■ Stored data
§

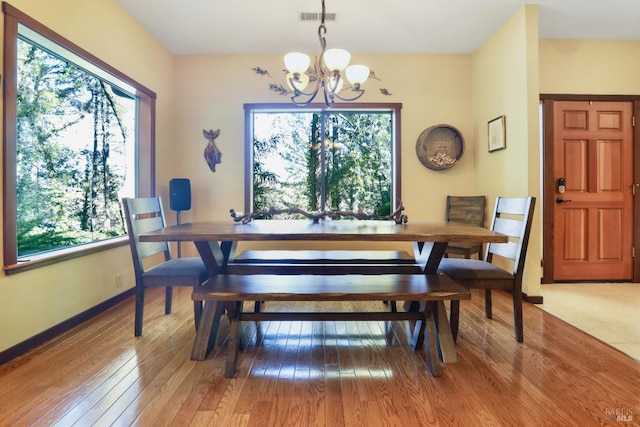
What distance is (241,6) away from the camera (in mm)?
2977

§

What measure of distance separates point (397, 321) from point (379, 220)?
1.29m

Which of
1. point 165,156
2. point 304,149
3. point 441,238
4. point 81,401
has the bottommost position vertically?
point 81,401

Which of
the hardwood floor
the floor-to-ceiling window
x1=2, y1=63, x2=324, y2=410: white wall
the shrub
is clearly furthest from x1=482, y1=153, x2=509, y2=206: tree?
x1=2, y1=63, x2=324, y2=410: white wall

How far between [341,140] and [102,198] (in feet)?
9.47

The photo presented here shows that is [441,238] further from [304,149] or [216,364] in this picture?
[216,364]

§

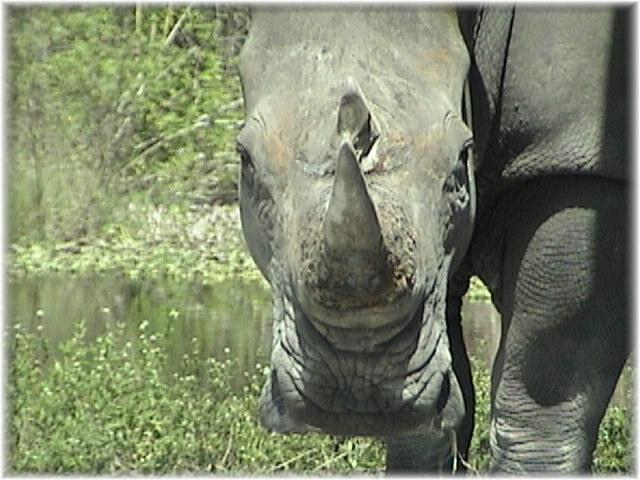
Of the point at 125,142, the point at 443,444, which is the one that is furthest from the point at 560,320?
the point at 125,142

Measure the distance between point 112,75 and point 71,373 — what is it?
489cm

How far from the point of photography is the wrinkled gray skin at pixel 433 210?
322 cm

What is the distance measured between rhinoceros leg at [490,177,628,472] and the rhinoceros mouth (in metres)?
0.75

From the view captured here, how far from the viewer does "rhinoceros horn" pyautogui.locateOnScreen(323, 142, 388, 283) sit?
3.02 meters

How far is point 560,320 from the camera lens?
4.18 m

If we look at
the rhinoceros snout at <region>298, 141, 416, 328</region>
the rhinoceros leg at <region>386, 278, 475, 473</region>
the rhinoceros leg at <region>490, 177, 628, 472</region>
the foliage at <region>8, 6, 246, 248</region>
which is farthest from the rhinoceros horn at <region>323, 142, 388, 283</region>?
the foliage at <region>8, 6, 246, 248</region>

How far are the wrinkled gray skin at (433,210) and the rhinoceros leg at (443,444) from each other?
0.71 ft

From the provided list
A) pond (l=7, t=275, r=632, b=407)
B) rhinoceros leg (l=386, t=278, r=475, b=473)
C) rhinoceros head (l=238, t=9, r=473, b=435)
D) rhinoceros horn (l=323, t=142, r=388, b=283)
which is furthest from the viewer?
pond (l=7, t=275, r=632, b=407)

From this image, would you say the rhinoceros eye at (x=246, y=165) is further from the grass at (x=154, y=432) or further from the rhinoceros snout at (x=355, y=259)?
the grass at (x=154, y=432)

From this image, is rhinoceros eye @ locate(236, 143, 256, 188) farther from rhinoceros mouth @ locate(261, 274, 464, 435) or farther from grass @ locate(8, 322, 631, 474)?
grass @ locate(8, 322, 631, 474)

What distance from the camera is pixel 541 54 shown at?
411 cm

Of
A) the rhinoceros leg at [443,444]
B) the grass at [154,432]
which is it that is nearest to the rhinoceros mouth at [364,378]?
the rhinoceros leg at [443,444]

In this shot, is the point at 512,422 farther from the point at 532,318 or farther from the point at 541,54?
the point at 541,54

§

■ Short exercise
From the items above, pull out every line that contains the string "floor". Copy each one in full.

■ Reply
the hardwood floor
the floor-to-ceiling window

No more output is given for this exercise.